Moore não fugia da estigmatização, mas sim, tirava proveito de sua sorte. O roteirista aproveitou-se da persona bem-humorada do ator, criando várias cenas cômicas para o filme, sequências que não iriam se encaixar na forma de atuar de Connery.

Mankiewicz queria ter escolhido uma atriz negra para o papel da Bond Girl cartomante Solitaire, mas os produtores preferiram seguir o conceito do livro original e decidiram-se pela bailarina e atriz inglesa Jane Seymour. Para o papel do vilão Kananga/Mr. Big foi escolhido o ator americano Yaphet Kotto. Para o papel do capanga Tee Hee escolheram o atorJulius W. Harris. O personagem ficou famoso por portar um braço de aço no lugar de seu original, que havia sido devorado por crocodilos.

Completando o exótico trio de vilões, o misterioso Barão Samedi, praticante de Vodu, foi interpretado por Geoffrey Holder, escolhido por suas habilidades como bailarino e por sua altura (dois metros e vinte), fator que deu um toque sobrenatural inegável ao seu personagem. Foi a partir deste filme que os produtores escolheram utilizar somente o título e alguns personagens dos livros de Ian Fleming, atendo-se por vezes apenas ao tema central ou menos que isto. Uma decisão arriscada, mas que obteve êxito.

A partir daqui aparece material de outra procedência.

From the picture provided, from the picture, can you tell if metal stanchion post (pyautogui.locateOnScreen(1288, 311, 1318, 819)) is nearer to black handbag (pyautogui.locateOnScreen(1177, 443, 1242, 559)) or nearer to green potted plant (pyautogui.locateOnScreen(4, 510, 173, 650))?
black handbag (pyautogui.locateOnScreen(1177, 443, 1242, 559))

A trama inicia-se com a eliminação de três agentes do MI6 em solo americano, todos com uma coisa em comum, estavam vigiando o político Dr. Kananga, chefe de uma ilha das Caraíbas, San Monique. O que haveria por trás destes crimes? Com a ajuda de seu amigo do FBI: Felix Leiter (vivido desta vez por David Hedison), James Bond visita o restaurante “Fillet of Soul” no centro do Harlem, cujo proprietário é o gângster recluso e enigmático chamado Mr. Big, envolvido em um ardiloso plano envolvendo a construção de um império sustentado pela distribuição de psicotrópicos. Solitaire, uma cartomante e sacerdotisa pura que recebe ordens diretas de seu patrocinador: Kananga, irá obviamente se apaixonar pelo espião.

Como o compositor John Barry não estava disponível na época, foi chamado o “quinto Beatle” George Martin, que trouxe influências do Rock e da música jamaicana para a trilha. Paul McCartney interpretou a canção-título e a alçou ao segundo lugar no top da Billboard. “Live and Let Die” também foi indicada ao Oscar de melhor tema musical, mas perdeu para o trabalho de Marvin Hamlisch em “Nosso Amor de Ontem” (The Way we Were).

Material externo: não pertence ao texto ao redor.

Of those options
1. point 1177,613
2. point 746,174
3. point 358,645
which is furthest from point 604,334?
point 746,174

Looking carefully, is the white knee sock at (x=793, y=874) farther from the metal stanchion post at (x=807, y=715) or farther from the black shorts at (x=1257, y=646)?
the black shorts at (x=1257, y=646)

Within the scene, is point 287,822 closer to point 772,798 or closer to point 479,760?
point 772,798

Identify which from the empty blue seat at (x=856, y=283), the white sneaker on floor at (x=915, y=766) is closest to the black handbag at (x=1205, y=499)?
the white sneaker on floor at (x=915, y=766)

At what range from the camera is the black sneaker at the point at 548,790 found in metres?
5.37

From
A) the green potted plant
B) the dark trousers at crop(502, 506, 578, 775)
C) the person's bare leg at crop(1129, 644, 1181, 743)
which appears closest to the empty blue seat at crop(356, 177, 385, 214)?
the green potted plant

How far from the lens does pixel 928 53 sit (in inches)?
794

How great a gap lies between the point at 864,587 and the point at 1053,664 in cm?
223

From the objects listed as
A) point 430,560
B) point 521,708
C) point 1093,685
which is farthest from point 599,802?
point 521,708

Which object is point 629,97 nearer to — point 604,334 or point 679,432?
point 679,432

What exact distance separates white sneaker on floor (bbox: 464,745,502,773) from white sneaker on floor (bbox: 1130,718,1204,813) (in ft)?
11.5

Dentre as várias cenas marcantes do filme, vale destacar a inconsequente perseguição de lanchas sobre a Baía da Louisiana, a eletrizante fuga de Bond e Solitaire em um ônibus de dois andares e a tensa sequência em que o agente se vê em uma pequena ilha cercada de crocodilos famintos por todos os lados.

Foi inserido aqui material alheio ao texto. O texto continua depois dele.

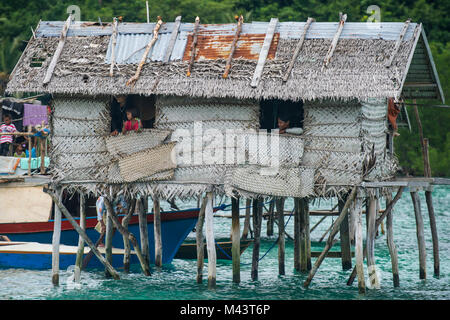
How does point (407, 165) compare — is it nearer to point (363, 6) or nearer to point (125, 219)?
point (363, 6)

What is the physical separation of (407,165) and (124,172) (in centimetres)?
2827

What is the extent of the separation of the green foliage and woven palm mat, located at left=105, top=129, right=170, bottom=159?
25.8 m

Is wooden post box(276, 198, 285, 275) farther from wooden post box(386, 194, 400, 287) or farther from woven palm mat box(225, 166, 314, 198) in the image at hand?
woven palm mat box(225, 166, 314, 198)

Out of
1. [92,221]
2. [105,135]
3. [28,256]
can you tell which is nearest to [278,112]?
[105,135]

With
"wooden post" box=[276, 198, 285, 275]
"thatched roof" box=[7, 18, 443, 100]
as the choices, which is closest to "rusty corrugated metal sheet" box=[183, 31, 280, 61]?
"thatched roof" box=[7, 18, 443, 100]

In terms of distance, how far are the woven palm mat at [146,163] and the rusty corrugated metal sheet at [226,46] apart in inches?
68.6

O diretor Guy Hamilton conseguiu o impensável: deu ao mundo um novo 007, totalmente diferente do interpretado por Connery e Lazenby, em um filme criativo e corajoso. Roger Moore ofereceu ao público um agente mais humano e bem-humorado, cativando um enorme número de fãs no mundo todo.

O caminho estava pavimentado para a década mais divertida da franquia.